CB: Faith. My grandmother told me to pick up a bible and just believe in God. God can hinder all obstacles that you're going through. And my mother staying in my corner, because a lot of parents, when kids fail, give up on them. A lot of the people that I was incarcerated with didn't have visitors, but my mother was always there, sometimes twice a day, uplifting my spirits and telling me to stay positive. And I think that really showed me how much she cared and believed in me. She believed in me more than I believed in myself.
Finish this sentence: Growing up, the basketball court was my...
CB: My savior, because that was my ticket out. A lot of people looked at it as a hobby, but I looked at it as my outlet out of the inner city.
To what lengths would you go for a chance to play basketball, even if it were just a shoot around?
CB: I have to play basketball every day ... touch a ball or watch film of older games or something. I have to do it. It's just a passion. It's a love. It's a ritual.
When I was incarcerated, I had to get to a basketball court all the time. When I got my hour of rec, even in the winter, I went outside, moved a little snow so I could shoot on the courts out there. I used to play for canteen. I used to play for cases of sodas and Little Debbie cakes when I was incarcerated. That's something big.
Who was your basketball hero and why?
CB: I have two in particular. Michael Jordan, obviously, because of the flash and glare that he played the game with. He was very graceful out there. And Magic Johnson, for the simple fact that, he was one of the guys that really transcended the game of basketball.
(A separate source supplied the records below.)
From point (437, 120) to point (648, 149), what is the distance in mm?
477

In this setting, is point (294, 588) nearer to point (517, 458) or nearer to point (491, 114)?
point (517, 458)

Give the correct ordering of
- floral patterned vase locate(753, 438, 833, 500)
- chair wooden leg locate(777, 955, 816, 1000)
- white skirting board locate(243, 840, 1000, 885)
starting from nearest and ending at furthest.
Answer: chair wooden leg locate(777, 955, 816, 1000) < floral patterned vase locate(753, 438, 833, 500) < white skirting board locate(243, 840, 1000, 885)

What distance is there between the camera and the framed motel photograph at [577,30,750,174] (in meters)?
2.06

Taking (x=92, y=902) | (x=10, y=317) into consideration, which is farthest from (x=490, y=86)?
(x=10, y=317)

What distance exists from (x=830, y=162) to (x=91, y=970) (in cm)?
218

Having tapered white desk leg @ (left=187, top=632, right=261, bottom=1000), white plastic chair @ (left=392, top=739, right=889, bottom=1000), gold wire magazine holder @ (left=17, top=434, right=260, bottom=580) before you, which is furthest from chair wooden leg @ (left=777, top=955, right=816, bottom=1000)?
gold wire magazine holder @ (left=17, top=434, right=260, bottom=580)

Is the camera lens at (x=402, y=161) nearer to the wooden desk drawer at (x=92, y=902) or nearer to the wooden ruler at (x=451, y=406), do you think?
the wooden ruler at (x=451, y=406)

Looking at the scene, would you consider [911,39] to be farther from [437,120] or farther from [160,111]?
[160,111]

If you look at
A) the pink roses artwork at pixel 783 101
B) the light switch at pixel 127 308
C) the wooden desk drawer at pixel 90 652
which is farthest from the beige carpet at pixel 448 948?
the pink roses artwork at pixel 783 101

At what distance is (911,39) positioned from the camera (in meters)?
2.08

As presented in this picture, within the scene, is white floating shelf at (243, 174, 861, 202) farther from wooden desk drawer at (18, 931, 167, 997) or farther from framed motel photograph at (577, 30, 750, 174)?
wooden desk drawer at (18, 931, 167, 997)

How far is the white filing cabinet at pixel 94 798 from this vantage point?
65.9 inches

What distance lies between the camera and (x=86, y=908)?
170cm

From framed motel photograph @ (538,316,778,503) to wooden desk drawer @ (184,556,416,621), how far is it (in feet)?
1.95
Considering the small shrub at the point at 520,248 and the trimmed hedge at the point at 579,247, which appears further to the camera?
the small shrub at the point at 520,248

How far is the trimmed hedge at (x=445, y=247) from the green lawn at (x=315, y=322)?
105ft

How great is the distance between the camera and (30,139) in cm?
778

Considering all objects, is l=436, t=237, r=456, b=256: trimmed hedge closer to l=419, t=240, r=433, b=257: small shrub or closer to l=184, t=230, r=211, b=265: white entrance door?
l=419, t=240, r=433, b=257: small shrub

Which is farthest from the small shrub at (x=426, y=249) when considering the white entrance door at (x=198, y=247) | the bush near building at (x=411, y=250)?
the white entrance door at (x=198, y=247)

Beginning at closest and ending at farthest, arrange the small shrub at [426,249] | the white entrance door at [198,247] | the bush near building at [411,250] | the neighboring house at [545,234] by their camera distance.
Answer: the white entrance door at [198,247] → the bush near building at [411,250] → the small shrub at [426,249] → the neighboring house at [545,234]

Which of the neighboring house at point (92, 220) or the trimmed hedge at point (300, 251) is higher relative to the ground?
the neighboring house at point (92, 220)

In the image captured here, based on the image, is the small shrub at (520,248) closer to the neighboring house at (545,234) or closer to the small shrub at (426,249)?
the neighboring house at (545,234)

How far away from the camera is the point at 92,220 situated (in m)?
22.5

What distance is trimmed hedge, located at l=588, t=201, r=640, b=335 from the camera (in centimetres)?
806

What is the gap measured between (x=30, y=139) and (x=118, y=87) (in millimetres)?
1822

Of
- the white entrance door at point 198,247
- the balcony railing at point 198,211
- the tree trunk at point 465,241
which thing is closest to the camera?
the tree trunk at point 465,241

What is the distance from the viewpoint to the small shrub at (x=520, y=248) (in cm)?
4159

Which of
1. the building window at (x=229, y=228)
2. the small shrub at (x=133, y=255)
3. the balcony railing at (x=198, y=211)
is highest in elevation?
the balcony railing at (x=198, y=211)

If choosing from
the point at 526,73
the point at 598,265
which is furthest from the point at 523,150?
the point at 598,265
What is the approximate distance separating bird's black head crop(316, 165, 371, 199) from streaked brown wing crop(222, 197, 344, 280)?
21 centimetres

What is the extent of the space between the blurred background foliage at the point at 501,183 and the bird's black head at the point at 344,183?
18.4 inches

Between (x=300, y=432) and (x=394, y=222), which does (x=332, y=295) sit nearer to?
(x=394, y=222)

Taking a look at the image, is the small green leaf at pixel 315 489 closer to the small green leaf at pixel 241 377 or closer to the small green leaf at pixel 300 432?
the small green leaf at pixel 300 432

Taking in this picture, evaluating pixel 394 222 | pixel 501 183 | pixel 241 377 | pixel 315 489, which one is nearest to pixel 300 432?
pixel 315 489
From a basketball standpoint, he was a great player, but from an off-the-court standpoint, he's like the model guy that everyone should want to be like. What he's done as a businessman and how he conducts himself, he's one of the all-time great people.
What is your favorite childhood basketball memory?
CB: I went on a traveling team one time; it was a Junior Olympic type thing. I had to be 11 or 12 years old. We went to Puerto Rico and I had the time of my life. It was just a chance for me to see other cultures come together. I think there were a couple of teams from Africa and all over the world. And I got a chance to play against a lot of people and just learn about a lot of other things. It broadened my horizons in my life.
Best piece of basketball advice you received was...
CB: When I was at Connecticut, Coach Calhoun told me that basketball is a reflection of life. If you're tough on the court, if you don't let anything get in your way and if you're hard-nosed on the court, that's the same way you are in life. That was a real statement dictating on how I was.
What advice would you give to someone who aspires to play in the NBA?
CB: It's tough. If you're gonna choose to try to make it to the NBA, put your all into it, but know that you've got to be a student first before anything. Try to get your degree. Don't focus on just basketball.
When did you realize you had serious game?
CB: Playing AAU, I think it was in '96 or '97. There was a big-time tournament in Indiana. I played against Darius Miles, Dwyane Wade, Eddy Curry, Corey Maggette, Ronald Curry ... all of the biggest names in basketball at the time. I went out there and got MVP of the tournament. And I wasn't taking basketball that seriously at that point. I was reading stories about how they were the best players in the country. I went out there and held my own and I was like, "Man, I got the chance to do something special with this."
Did it ever strike you in the middle of a game in front of a packed house, "Man, I can't believe I'm here..."
CB: I do that all the time. I always get this feeling, I can't describe it, it's like a little crazy feeling that you get before every game when you come out of the tunnel and see the fans. Everybody is cheering or booing. It's a rewarding feeling like, "Man, I'm here. I get paid to play the game of basketball." It's an unbelievable feeling.
How proud is your family that you made it to the NBA?
CB: When we get together for the holiday or just have a big dinner, my mother always cries. My grandmother and her always express themselves on how hard times used to be and now things are just so great because of my situation and because God blessed me with this ability to play the game of basketball. So, we always reflect on it.